Descriptive statistics were computed to characterize patients, drug dispensing, and laboratory monitoring. Factors associated with laboratory monitoring in univariate analysis (p<0.2) were assessed using logistic regression modeling. Characteristics considered in univariate models included age, gender, level of renal failure and hyperkalemia risk caused by DDIs with antihypertensive drugs, digoxin, potassium supplements, glucose lowering drugs, platelet anti-aggregating agents, hospitalizations in the three months previous first dispensing of NSAIDs. Statistical analyses were performed using Stata®, version 11.0 (StataCorp LP, College Station, TX).
Over the 6,633 patients of the cohort, 3,622 had a first dispensing of NSAIDs during the follow-up (incidence rate: 25.1/100 PY). Among them, 122 were not treated with antihypertensive drug anymore when the first dispensing of NSAIDs occurred and were thus excluded from the analysis (figure 1). Among the 3,500 remaining patients, 22 had a first dispensing of two different NSAIDs, always prescribed by the same physician. The characteristics of the first dispensing of NSAIDs are shown in table 2. Overall, 2,696 (77.0%) patients were classified at risk of DDI («one drug»: 41.6%, «two drugs»: 35.3%). General Practitioners (GPs) prescribed the majority of NSAIDs (85.5%, 95% CI: 84.3–86.6), and mainly ibuprofen (18.6%), diclofenac (16.3%), ketoprofen (15.4%) or piroxicam (13.4%). Dentists preferentially prescribed ibuprofen (52.2%) and surgeons mainly prescribed ketoprofen (15.2%). Cardiologists and anesthesiologists mainly prescribed flurbiprofen (76.9% and 90.5% of their NSAIDs prescriptions).
Serum creatinine and potassium monitoring
Baseline complete monitoring was performed in 59.1% (95% CI: 57.3–61.0) of patients treated by ACEIs, ARBs or diuretics (“at risk” group). In only 10.7% (95% CI: 9.5–11.8) of these patients, a complete laboratory monitoring was recorded in the three weeks after NSAID initiation. This monitoring occurred by mean on the 8th day (8.5±6.1) after the first dispensing of NSAID. Table 3 shows the different rates of monitoring according to DDIs risks.

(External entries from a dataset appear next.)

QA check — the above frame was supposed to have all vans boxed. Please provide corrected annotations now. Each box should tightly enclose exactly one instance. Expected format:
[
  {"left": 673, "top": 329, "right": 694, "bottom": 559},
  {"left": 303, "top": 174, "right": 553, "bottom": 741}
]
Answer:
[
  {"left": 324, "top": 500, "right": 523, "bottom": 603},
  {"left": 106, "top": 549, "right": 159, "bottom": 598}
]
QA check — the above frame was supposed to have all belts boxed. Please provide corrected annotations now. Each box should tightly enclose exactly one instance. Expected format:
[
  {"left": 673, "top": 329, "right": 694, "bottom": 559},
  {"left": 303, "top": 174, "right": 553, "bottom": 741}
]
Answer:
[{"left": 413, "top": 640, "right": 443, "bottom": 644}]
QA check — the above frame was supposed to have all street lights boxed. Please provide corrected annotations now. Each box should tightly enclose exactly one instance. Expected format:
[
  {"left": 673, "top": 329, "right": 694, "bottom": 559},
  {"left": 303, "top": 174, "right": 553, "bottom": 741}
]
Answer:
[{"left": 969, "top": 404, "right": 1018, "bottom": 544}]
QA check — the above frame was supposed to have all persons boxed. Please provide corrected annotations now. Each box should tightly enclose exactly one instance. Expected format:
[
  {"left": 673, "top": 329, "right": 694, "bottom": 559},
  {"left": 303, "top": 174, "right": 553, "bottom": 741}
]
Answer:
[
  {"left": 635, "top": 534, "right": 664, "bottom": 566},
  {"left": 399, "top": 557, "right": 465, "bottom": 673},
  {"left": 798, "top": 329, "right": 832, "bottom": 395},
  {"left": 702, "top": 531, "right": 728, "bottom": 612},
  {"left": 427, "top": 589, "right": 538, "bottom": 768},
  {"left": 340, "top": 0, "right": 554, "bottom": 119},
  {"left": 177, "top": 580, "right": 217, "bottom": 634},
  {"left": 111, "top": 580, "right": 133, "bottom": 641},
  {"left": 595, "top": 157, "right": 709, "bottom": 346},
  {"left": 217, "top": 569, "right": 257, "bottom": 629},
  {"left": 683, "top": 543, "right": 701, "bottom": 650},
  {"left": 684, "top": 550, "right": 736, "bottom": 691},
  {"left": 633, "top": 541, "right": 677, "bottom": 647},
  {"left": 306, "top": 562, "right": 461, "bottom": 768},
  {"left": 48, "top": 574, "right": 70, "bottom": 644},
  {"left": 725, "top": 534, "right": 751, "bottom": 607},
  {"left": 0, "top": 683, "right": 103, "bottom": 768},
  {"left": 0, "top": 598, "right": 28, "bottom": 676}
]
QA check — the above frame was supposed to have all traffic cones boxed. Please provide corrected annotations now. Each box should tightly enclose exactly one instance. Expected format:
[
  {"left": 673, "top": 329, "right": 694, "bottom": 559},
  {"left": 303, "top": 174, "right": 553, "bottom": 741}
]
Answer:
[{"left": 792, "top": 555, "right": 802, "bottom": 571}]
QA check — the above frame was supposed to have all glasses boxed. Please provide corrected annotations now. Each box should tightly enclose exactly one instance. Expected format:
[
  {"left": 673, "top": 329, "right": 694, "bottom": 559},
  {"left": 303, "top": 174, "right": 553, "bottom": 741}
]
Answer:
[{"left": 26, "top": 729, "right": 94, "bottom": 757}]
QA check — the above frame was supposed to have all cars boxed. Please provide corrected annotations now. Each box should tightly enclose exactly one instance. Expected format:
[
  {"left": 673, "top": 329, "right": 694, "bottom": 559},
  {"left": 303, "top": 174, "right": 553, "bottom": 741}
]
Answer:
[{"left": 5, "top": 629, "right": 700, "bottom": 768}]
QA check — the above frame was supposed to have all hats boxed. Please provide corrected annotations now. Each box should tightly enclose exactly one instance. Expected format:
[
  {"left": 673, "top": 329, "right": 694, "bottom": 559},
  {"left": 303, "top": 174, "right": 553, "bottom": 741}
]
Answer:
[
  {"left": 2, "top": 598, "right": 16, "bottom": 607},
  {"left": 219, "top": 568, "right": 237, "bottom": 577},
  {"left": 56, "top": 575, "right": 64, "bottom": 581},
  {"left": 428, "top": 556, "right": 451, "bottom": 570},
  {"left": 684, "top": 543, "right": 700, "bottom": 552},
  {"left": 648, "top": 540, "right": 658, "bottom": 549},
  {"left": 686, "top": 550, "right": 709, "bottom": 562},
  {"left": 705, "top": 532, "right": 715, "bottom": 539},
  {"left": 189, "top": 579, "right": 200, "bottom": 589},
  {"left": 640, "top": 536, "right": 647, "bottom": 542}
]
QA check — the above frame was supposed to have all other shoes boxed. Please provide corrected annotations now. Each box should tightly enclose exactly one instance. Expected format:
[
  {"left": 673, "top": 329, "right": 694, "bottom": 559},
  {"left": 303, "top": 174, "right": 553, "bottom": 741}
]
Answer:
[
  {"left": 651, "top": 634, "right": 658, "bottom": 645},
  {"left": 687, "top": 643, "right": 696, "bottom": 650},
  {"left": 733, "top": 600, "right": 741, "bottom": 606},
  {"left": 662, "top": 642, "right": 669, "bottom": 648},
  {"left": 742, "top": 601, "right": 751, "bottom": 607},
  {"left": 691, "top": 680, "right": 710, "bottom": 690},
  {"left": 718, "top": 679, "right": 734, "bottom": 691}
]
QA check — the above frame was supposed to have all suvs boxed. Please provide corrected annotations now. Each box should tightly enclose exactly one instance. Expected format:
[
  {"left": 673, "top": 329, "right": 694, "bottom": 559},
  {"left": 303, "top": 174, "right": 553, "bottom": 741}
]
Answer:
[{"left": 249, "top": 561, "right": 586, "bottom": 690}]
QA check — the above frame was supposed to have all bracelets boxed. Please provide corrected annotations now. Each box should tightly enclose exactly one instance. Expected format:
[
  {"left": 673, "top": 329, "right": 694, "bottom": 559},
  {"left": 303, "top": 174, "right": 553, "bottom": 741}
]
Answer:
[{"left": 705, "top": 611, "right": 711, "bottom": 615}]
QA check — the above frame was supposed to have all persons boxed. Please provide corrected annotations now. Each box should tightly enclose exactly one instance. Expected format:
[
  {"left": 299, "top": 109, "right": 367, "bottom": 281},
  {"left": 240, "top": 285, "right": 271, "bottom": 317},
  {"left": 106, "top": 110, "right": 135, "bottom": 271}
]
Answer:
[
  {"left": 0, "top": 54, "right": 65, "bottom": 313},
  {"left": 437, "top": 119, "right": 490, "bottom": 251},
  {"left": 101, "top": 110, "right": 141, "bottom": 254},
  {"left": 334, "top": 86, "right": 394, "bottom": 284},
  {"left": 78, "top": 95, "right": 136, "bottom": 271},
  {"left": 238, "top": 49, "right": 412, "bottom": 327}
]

Univariate analysis showed that all the characteristics selected were associated to serum creatinine and potassium monitoring (table 4). Multivariate analysis performed with these variables (table 5), showed that being aged over 60 (60–70: OR = 1.78, 95% CI: 1.00–3.15; 70–80: OR = 2.17, 95% CI: 1.26–3.73; over 80: OR = 3.14, 95% CI: 1.79–5.48) and a woman (OR = 1.26, 95% CI: 1.00–1.59) was associated with a more frequent monitoring. Monitoring was also more frequent among patients treated with potassium supplements (OR = 2.47, 95% CI: 1.49–4.12) and glucose lowering drugs (OR = 1.58, 95% CI: 1.22–2.06) but not in patients treated with ACEI, ARBs or diuretics («one drug» OR = 1.27, 95% CI: 0.92–1.75; «two drugs» OR = 1.28, 95% CI: 0.92–1.77). Monitoring was more frequent when the prescriber of NSAID was a cardiologist or an anesthesiologist (OR = 3.32, 95% CI: 1.53–7.26).
Our study was performed to evaluate the implementation of laboratory monitoring in patients treated with ACEI/ARB/Diuretic plus NSAID. Our results show that despite well-known potential biochemical disturbances, serum creatinine and potassium monitoring were recorded in less than 11% of patients at risk. Monitoring occurred at day 8 and was more frequently performed to women aged over 60, treated with potassium supplements or glucose lowering drugs, but not to patients treated with ACEI, ARBs or diuretics. Monitoring was more frequent when NSAIDs' prescriber was a cardiologist or anesthesiologist.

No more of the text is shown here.